Phishing emails: How to protect yourself

Image of fishhook hooking an @ symbol above a white computer keyboard

Be on the alert for phishing scams that aim to hook your personal information

You have probably heard about phishing scams – fraudulent emails designed to rob you of sensitive data. Because phishing is one of the most widespread forms of cybercrime, it’s important to learn how to recognize these scams so you don’t get caught in the net.

Phishing definition

A “phishing” scam is when cybercriminals pretend to be from a reputable company to try to trick you into revealing personal information, like login credentials or credit card numbers, or into installing malware on your device. Phishing is often an email scam, such as the well-known example of Paypal scam emails.

What does a phishing email look like?

A phishing email tries to imitate a message from a trusted sender, like your bank or credit card company, or a well-known online retailer or social media site. The scam emails will either contain malicious attachments designed to install malware (like a virus or spyware) on your computer when opened, or links to fraudulent websites designed to trick you into revealing your password or other personal data.

Phishing email examples

Email scammers have some favorite tricks to try to get you to open the infected attachment or click the fake link, like:
  • Saying there’s a problem with your account or your payment information
  • Sending you a fake invoice and claiming it’s overdue
  • Telling you you’re eligible for a government benefit, like COVID relief payments
  • Requesting that you contribute to a charity, especially around the holidays
  • Claiming you won a prize or sending you a coupon
What phishing mails all have in common: They come unprompted or unsolicited by you, and they try to create a sense of urgency that immediate action is required on your part.

How to avoid phishing scams

When you receive an email that asks you to click on a link or open an attachment, you should proceed carefully. Always be suspicious of “urgent” emails that pressure you for an immediate response. Don’t open attachments unless they are expected and come from a trusted source. Emails that contain spelling and grammatical mistakes should also be treated with caution. When in doubt, call the sender by phone – never reply to the suspicious message. Or go directly to the homepage of the institution or company and log in there instead of using the link in the email.

How to identify phishing links and fake sender addresses

When it comes to emails requesting security information like account names or passwords, it pays to be vigilant and check before you click. For example, phishing emails will often claim to be from a reputable company like Amazon or Paypal and contain fake sender information designed to trick you. However, if you hover with your mouse over the display name in the “From” line, the email address that pops up will often reveal that the email is a fake, containing misspellings, strings of numbers, or a different domain name entirely.
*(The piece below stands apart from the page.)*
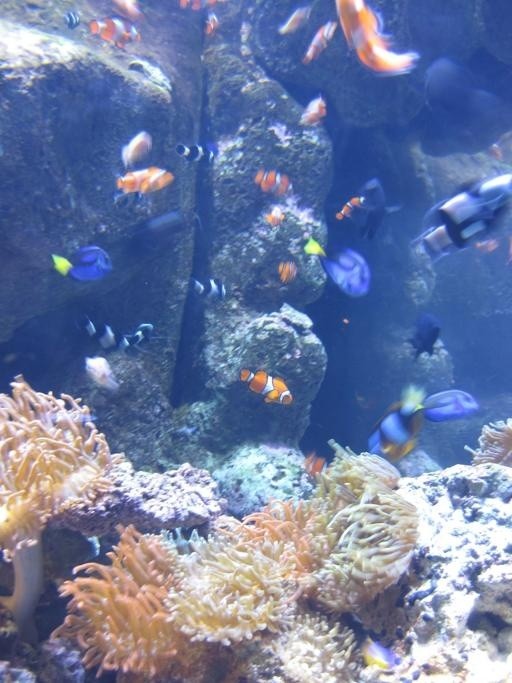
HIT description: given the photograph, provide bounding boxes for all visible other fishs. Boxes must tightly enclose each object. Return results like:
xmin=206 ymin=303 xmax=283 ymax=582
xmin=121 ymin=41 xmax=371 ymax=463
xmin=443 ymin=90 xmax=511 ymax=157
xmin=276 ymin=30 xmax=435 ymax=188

Another favorite trick of online scammers is using faked links in phishing emails to get your user data or to install malware on your device. If you take the bait and click the link, it’s often already too late. So take a moment to examine any links before you click on them. To see a link embedded in a text, simply hover over it with your mouse and it will appear in the lower corner of your browser window. There are often clues in this link that reveal that it is not the real thing. For example, if at the start of the link you see “http”  instead of “https,“ this means the site is not SSL encrypted – which means it is not a secure website and therefore probably not the homepage of your bank or a major national retailer. You should also look carefully for small changes or errors in the domain name – like “mall.com” instead of “mail.com” – or a different ending, like “mail.net”.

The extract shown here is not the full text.